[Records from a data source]
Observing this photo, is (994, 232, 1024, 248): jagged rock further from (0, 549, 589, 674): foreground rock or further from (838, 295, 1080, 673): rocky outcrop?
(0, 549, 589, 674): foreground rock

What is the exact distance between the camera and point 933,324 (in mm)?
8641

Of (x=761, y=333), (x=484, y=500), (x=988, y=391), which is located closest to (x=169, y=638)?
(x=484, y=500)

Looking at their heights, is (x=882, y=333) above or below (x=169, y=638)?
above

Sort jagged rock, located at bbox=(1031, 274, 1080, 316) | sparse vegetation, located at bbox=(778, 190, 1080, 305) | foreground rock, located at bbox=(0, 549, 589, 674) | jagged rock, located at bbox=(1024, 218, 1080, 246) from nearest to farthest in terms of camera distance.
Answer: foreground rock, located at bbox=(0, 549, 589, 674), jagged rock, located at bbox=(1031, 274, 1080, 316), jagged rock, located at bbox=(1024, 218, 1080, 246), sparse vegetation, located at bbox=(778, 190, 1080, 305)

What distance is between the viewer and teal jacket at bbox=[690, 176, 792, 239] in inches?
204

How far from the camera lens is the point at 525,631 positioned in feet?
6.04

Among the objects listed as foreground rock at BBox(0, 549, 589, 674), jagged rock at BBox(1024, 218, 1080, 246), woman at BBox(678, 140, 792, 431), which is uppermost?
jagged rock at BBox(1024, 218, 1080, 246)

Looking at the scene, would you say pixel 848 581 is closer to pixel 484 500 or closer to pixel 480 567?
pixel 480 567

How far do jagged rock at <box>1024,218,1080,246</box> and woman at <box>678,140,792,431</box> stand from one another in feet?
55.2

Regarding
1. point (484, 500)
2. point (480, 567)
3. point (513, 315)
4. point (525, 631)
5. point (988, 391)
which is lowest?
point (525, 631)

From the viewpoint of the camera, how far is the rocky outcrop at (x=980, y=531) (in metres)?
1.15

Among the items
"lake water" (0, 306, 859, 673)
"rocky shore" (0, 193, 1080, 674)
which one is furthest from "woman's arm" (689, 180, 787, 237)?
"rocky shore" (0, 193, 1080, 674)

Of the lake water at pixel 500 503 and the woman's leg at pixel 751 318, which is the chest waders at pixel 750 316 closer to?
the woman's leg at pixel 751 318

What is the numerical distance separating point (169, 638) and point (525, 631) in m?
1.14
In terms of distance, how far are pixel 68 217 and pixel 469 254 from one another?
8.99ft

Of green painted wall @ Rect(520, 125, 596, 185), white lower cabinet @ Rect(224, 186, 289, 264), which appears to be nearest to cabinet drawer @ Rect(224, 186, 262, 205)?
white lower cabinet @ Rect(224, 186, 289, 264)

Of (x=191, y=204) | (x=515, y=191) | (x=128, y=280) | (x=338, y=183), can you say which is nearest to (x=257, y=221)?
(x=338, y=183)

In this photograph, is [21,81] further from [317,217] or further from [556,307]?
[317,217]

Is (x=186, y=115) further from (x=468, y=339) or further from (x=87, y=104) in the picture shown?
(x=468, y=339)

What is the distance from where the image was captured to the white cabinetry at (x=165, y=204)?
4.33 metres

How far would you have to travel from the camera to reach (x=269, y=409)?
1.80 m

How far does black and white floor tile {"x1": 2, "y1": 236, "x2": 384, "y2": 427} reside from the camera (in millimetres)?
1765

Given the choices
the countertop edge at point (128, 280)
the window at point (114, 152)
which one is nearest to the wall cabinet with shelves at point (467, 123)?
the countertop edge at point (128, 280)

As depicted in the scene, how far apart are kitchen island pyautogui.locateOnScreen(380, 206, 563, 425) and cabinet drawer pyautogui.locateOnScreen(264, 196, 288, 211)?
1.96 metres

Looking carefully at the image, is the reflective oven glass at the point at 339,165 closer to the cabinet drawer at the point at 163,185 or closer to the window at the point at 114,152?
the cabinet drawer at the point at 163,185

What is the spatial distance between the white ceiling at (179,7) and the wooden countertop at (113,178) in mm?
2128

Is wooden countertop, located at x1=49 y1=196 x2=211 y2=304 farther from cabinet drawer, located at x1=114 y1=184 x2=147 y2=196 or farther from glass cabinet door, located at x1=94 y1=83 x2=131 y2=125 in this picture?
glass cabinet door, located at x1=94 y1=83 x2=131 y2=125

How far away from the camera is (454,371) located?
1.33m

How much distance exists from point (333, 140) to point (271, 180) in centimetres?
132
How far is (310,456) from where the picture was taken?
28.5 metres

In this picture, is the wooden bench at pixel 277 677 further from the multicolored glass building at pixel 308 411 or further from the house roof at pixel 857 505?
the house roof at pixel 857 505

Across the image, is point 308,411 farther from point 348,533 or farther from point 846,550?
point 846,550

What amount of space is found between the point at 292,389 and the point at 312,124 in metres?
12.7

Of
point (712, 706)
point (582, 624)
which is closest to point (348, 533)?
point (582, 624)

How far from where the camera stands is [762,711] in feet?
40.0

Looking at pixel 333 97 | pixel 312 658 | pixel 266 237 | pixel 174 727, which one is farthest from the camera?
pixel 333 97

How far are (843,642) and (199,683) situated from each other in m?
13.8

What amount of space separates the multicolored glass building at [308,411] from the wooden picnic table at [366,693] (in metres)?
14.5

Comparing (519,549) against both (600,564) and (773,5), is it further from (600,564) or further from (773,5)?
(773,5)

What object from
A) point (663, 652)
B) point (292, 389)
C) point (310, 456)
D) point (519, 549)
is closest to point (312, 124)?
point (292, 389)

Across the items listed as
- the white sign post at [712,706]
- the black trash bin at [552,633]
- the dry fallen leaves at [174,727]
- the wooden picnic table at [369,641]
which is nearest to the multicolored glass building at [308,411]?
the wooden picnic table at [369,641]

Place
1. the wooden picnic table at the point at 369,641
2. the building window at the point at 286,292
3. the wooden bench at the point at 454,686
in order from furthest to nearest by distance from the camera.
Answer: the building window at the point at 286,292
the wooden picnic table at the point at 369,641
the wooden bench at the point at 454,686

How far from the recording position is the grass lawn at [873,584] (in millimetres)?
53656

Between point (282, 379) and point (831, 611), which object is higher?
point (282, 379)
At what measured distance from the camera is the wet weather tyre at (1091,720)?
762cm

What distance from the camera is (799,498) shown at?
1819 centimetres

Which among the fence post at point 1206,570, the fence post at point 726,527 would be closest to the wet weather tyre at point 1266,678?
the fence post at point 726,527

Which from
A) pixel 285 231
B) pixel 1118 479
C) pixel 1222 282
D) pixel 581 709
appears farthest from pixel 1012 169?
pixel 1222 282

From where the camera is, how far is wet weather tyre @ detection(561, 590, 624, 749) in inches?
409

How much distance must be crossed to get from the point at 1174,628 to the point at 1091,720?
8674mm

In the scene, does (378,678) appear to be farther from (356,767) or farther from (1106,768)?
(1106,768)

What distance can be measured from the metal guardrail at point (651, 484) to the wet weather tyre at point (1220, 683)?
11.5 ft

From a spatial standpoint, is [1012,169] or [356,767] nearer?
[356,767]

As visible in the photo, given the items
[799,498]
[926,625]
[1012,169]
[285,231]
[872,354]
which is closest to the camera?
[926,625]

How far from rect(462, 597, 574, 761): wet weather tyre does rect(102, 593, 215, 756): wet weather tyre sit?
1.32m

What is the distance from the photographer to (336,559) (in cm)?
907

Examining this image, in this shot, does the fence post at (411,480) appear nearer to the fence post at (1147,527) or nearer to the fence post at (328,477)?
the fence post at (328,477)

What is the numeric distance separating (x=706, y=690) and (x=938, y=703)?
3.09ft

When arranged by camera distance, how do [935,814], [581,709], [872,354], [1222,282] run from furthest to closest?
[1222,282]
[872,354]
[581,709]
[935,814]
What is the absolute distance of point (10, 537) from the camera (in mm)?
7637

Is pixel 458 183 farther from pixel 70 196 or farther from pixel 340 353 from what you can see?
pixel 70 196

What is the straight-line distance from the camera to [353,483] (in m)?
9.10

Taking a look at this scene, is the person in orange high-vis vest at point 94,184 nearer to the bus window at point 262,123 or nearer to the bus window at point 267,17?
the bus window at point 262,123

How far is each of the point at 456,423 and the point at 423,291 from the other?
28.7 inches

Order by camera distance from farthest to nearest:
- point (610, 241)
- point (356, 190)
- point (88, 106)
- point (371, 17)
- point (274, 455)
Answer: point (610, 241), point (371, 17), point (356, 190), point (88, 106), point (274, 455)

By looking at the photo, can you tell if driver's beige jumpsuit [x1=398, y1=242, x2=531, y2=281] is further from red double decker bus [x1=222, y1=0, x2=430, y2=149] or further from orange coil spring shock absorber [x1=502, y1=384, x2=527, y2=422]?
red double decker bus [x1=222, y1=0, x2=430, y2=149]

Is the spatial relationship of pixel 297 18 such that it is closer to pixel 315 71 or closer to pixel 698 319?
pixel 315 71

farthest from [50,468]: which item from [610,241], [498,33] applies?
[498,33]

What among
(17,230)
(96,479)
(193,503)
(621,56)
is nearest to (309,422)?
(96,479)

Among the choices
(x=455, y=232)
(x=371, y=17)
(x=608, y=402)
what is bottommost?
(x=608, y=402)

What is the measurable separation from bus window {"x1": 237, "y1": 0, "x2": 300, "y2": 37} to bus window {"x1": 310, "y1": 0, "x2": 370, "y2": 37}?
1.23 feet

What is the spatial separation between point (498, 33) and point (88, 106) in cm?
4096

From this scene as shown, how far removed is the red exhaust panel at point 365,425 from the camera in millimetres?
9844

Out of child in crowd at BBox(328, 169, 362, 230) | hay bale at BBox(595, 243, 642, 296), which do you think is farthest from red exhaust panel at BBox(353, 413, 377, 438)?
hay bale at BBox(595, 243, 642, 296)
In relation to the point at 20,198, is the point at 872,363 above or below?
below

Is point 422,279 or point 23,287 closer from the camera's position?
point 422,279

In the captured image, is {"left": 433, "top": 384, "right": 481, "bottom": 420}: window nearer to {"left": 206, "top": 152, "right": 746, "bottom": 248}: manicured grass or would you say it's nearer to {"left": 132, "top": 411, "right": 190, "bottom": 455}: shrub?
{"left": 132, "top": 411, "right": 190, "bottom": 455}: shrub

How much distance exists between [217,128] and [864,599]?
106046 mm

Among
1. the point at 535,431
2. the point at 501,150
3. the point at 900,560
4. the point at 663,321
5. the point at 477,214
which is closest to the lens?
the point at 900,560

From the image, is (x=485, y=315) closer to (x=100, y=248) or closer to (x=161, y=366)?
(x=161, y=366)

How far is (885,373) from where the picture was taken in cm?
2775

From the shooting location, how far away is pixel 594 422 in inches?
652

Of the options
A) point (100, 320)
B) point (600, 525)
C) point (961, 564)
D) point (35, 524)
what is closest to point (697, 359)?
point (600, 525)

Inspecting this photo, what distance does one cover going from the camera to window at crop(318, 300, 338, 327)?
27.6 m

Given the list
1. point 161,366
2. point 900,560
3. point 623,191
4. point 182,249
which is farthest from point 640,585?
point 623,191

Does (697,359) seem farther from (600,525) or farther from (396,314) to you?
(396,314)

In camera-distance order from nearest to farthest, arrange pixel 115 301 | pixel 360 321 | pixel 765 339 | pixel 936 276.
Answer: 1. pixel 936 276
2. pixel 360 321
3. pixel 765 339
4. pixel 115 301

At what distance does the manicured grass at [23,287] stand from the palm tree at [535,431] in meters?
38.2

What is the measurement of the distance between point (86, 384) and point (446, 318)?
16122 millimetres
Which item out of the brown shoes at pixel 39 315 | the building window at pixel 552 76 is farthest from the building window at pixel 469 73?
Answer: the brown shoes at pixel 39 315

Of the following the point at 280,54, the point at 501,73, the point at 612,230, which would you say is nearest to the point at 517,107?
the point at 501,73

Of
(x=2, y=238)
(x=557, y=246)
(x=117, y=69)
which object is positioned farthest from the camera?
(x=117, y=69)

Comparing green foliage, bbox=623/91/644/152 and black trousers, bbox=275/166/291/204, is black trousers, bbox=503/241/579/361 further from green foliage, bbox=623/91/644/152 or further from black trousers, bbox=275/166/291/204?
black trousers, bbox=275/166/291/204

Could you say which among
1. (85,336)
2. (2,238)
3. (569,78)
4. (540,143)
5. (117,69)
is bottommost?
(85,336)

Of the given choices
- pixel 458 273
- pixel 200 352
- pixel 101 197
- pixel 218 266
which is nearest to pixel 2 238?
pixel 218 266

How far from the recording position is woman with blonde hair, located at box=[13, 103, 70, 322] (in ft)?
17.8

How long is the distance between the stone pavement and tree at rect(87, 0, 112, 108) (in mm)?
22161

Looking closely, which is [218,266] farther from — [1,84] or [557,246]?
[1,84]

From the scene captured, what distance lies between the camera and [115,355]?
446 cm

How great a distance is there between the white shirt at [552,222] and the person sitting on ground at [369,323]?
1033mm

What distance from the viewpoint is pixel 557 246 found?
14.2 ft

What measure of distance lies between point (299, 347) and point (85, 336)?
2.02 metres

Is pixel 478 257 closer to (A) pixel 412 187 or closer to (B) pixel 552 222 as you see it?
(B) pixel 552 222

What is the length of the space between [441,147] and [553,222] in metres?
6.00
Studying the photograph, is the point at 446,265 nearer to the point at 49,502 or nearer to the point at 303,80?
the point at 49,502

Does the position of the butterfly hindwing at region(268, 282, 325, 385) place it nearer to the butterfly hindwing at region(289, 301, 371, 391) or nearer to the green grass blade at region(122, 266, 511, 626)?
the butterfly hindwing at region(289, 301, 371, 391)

> _Task objective_: Using the material above, reproduce exactly the line that contains "How great a" and all lines after it through the last one, and only those.

> _Full response_:
How great a distance is there between the white shirt at [552,222] and the person sitting on ground at [369,323]?
1033mm

What distance from the viewpoint is pixel 557 246 found?
14.2 ft

What measure of distance lies between point (299, 347) and point (85, 336)?
2.02 metres

Is pixel 478 257 closer to (A) pixel 412 187 or closer to (B) pixel 552 222 as you see it?
(B) pixel 552 222

What is the length of the space between [441,147] and [553,222] in metres?
6.00
Studying the photograph, is the point at 446,265 nearer to the point at 49,502 or nearer to the point at 303,80?
the point at 49,502

Does the position of the butterfly hindwing at region(268, 282, 325, 385) place it nearer to the butterfly hindwing at region(289, 301, 371, 391) or nearer to the green grass blade at region(122, 266, 511, 626)?
the butterfly hindwing at region(289, 301, 371, 391)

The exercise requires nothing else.